*What is asked:* Copy the material below word for word, from the line containing "this 1270×952 image." through the line containing "white damaged sedan [126, 178, 1092, 807]", including both of those lines.

*Extracted material:*
## start

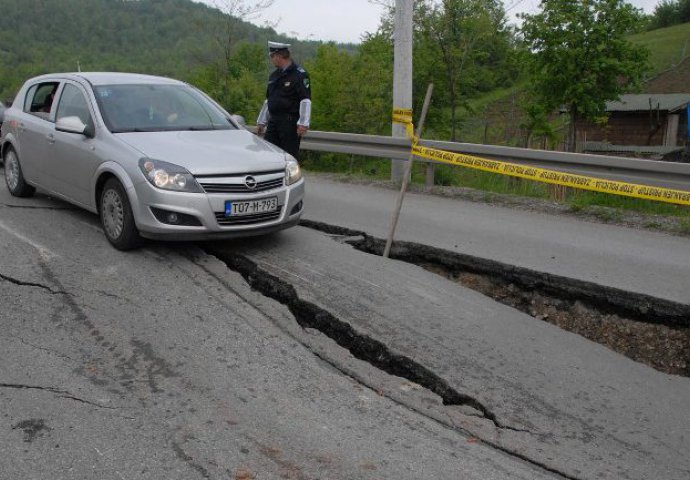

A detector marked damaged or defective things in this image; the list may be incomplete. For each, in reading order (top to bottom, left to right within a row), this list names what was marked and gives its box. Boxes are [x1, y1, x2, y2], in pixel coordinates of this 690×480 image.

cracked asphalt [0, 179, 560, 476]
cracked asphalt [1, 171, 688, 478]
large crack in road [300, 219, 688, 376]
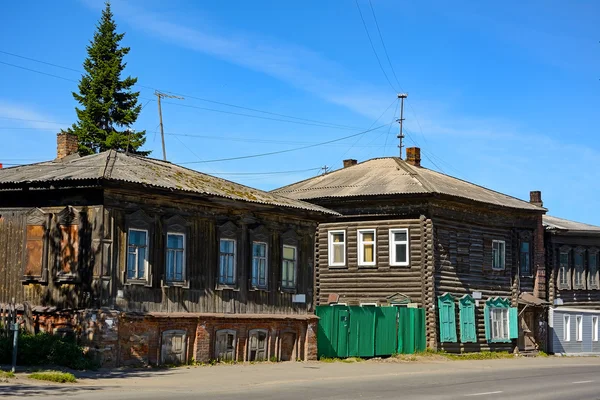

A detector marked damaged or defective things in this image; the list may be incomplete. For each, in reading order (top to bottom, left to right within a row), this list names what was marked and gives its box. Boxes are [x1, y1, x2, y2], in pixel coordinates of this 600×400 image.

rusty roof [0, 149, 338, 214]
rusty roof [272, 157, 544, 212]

## end
## start

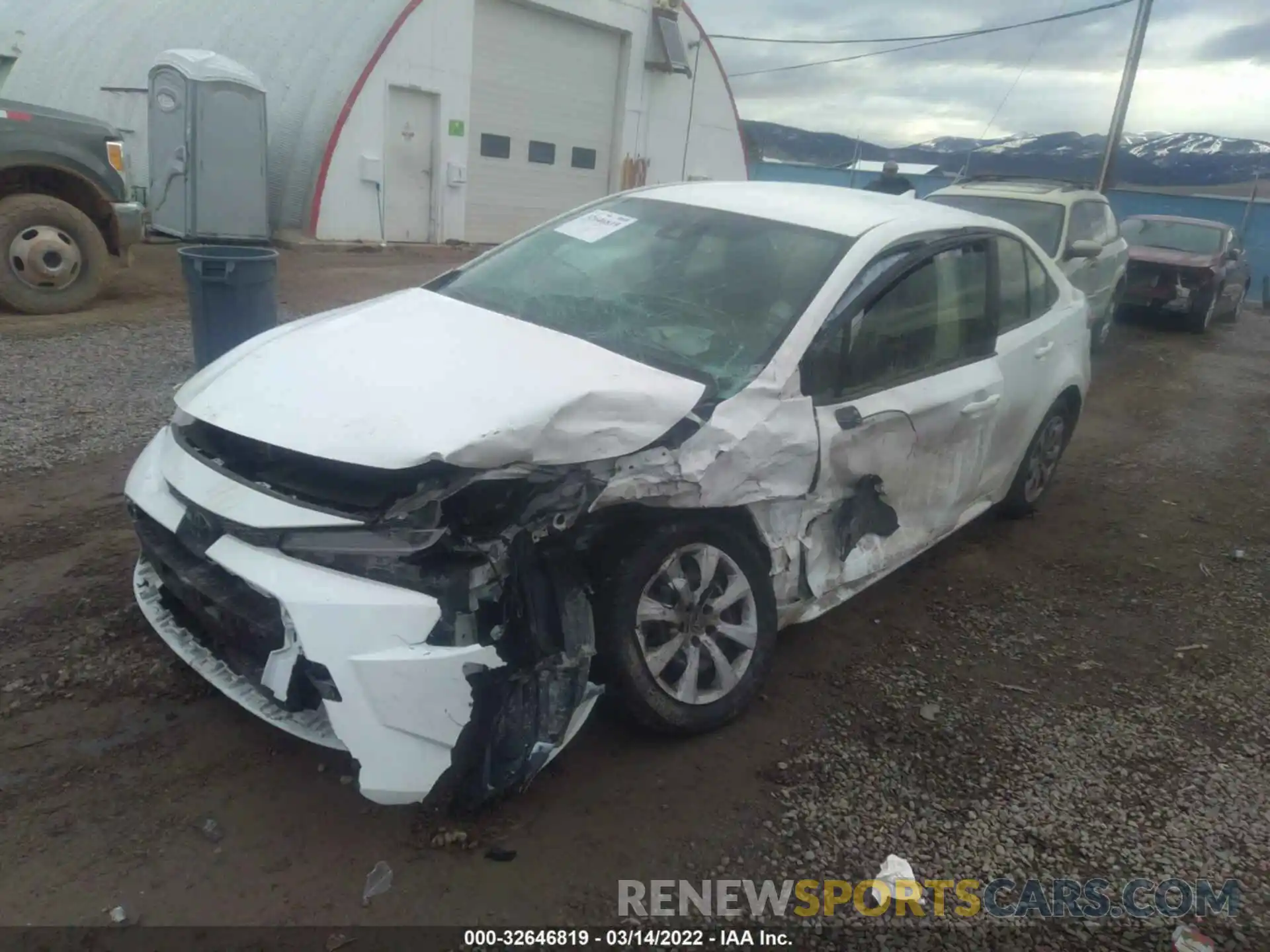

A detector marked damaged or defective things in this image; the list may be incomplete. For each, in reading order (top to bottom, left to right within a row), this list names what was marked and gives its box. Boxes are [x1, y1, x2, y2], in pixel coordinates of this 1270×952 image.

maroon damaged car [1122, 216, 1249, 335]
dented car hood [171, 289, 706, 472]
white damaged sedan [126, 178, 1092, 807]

## end

*Full output:*
A detector marked damaged or defective things in this image; the list may be incomplete. For each, in reading order (top to bottom, left to right within a row), this list names what was marked and gives its box. Boxes are [x1, y1, x2, y2], in pixel coordinates of this 1270×952 image.

maroon damaged car [1122, 216, 1249, 335]
dented car hood [171, 289, 706, 472]
white damaged sedan [126, 178, 1092, 807]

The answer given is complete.